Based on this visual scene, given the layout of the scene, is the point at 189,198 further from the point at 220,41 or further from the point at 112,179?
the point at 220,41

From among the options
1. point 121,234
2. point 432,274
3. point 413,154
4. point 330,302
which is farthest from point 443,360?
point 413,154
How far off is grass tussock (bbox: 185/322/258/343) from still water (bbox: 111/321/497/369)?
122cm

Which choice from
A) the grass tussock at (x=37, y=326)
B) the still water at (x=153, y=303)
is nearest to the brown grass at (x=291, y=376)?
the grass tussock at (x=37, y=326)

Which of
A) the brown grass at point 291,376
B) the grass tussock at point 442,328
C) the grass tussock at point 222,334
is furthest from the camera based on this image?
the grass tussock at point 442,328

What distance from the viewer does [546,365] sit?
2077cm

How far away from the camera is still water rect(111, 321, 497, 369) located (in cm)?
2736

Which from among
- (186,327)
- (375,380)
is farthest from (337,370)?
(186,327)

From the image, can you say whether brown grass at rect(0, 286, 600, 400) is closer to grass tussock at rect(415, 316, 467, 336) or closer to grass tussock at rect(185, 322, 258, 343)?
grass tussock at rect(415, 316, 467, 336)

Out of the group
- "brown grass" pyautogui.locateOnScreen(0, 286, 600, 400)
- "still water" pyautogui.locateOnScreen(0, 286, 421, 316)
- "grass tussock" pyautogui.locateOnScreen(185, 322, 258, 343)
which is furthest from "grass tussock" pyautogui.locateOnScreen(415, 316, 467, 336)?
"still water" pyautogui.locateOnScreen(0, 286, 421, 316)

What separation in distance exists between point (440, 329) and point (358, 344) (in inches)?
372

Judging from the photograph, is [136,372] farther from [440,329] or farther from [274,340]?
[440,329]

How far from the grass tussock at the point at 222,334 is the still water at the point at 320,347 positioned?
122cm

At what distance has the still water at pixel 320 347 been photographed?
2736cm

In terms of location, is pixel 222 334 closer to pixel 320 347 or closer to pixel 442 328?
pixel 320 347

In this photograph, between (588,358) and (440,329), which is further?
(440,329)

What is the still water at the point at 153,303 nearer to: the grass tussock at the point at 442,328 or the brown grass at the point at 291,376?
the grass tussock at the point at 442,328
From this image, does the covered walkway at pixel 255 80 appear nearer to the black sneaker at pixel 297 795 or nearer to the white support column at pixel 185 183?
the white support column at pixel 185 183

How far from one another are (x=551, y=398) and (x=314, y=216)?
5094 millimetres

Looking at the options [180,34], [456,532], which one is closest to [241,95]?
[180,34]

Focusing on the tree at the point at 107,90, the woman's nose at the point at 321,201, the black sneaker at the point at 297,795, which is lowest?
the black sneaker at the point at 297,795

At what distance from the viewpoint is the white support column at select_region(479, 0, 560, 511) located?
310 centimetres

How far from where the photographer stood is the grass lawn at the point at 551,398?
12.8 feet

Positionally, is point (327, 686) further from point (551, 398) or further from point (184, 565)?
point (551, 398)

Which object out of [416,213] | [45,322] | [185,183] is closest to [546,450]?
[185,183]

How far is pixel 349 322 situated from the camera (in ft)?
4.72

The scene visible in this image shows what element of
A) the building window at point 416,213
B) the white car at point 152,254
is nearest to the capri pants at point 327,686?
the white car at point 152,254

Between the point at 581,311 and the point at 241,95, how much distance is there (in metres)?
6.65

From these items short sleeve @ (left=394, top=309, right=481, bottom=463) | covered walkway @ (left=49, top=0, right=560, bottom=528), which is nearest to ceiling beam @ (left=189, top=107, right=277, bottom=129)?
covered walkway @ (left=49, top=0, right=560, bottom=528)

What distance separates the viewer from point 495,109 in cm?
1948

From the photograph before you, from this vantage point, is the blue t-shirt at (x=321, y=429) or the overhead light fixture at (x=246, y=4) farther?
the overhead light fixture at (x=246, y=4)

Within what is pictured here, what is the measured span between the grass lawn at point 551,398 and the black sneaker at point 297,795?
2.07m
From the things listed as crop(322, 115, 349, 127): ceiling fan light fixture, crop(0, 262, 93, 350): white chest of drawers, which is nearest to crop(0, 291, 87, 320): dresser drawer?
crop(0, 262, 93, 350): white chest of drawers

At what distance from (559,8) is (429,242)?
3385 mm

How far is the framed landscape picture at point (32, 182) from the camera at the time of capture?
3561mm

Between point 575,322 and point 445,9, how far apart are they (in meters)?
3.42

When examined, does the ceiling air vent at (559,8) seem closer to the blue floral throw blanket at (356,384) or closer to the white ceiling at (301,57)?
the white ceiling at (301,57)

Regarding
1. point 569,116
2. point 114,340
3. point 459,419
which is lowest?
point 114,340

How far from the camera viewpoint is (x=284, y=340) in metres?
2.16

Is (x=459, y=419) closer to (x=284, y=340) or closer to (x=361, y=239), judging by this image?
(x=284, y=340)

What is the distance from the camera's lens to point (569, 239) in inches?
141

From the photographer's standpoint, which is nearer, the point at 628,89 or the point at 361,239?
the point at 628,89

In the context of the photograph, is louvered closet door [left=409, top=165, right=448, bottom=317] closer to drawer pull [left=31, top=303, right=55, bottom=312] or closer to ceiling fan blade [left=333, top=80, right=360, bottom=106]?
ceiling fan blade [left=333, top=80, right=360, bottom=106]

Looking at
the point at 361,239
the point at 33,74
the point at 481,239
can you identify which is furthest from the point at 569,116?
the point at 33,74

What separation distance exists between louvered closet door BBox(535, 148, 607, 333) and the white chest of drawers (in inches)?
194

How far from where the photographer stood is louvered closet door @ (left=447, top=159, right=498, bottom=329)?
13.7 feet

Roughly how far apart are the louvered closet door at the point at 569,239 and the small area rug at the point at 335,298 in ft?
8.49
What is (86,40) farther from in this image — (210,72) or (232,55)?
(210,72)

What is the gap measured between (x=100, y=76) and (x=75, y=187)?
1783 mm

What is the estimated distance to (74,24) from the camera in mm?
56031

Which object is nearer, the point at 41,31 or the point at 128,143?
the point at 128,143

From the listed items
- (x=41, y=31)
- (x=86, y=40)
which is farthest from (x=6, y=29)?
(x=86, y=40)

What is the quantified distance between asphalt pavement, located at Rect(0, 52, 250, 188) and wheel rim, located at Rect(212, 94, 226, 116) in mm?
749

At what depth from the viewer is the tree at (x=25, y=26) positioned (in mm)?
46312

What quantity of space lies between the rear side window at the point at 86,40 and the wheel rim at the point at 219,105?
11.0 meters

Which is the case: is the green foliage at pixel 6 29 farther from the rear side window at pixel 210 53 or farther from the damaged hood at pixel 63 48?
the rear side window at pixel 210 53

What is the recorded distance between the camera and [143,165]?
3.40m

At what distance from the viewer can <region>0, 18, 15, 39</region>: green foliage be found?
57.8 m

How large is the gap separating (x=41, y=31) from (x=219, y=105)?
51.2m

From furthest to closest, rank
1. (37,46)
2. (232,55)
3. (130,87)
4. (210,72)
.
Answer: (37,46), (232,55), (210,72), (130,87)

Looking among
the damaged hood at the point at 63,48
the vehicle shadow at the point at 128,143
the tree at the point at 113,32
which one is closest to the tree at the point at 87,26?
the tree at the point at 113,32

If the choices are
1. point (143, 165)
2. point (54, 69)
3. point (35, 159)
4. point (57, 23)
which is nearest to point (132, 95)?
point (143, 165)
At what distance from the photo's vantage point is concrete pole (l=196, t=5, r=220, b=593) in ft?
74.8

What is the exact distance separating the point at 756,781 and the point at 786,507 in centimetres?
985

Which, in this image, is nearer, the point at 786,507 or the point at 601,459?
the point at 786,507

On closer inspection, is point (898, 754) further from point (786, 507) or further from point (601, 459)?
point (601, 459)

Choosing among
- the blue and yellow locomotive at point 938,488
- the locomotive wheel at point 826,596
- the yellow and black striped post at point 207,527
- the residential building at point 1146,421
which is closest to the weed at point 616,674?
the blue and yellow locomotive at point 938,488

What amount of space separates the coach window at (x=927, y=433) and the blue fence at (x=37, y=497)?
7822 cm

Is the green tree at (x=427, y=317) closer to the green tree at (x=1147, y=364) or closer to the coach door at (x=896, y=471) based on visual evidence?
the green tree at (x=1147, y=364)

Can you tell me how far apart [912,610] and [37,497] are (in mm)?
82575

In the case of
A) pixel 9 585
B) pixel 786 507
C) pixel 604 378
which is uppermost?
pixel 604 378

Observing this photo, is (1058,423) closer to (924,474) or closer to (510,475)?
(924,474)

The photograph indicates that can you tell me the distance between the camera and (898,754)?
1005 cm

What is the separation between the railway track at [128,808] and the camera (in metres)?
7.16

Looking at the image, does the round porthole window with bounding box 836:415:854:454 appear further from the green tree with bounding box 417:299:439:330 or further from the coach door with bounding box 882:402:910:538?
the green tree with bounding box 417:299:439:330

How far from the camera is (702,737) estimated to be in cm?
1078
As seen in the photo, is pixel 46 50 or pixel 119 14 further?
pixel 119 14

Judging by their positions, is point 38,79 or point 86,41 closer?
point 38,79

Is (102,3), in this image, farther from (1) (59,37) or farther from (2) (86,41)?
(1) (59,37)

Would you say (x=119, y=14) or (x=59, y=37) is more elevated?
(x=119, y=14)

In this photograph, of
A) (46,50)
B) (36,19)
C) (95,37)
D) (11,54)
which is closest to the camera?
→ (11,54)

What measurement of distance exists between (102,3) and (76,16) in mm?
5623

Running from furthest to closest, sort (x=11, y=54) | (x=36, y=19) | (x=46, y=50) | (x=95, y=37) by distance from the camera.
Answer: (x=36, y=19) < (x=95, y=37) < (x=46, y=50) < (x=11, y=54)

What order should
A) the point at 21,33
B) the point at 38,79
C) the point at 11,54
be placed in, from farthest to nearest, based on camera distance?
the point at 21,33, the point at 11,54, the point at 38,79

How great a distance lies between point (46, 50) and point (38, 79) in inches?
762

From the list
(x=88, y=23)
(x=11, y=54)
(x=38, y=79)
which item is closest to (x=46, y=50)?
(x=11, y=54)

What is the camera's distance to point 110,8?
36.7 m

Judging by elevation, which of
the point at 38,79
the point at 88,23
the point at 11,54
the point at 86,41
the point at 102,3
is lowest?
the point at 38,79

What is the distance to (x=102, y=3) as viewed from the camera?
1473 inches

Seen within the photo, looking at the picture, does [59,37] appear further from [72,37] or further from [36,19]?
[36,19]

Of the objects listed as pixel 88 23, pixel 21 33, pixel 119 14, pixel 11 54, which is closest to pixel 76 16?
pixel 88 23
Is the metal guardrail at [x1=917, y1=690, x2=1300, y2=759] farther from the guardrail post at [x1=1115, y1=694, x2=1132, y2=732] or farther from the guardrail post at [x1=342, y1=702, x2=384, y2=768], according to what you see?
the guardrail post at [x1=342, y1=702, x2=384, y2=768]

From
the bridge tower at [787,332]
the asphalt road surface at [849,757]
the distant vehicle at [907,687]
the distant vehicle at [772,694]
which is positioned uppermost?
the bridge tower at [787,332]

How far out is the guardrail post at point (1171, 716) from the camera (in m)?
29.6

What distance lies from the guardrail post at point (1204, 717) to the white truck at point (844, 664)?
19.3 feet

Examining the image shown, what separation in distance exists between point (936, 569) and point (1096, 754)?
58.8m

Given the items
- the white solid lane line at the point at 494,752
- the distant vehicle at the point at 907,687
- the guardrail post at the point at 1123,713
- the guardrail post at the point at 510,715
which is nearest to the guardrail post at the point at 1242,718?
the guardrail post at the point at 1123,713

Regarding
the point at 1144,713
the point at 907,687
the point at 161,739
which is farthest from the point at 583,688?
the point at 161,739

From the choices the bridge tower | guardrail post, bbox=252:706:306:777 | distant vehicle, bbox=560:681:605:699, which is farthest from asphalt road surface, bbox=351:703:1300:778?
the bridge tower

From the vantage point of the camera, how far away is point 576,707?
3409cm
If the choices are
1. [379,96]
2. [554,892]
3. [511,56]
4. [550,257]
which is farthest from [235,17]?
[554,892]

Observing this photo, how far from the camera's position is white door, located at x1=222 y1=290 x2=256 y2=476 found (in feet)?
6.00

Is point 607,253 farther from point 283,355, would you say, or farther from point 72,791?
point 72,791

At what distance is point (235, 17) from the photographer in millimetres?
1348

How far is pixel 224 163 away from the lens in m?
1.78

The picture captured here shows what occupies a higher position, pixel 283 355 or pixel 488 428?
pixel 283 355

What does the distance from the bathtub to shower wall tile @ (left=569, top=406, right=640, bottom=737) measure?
^^^^^^^^
_Prompt:_ Copy out the items from the line containing "How far is pixel 224" through the end of the items, keeping their wording intact. Add 115 to every number in the answers, whether it is a distance or a point's coordinates.

_The solution:_
How far is pixel 224 163 away from the lens in m?
116.78

The picture captured here shows what occupies a higher position, pixel 283 355 or pixel 488 428?
pixel 398 470

What does the distance from the bathtub to shower wall tile @ (left=569, top=406, right=640, bottom=737) measure?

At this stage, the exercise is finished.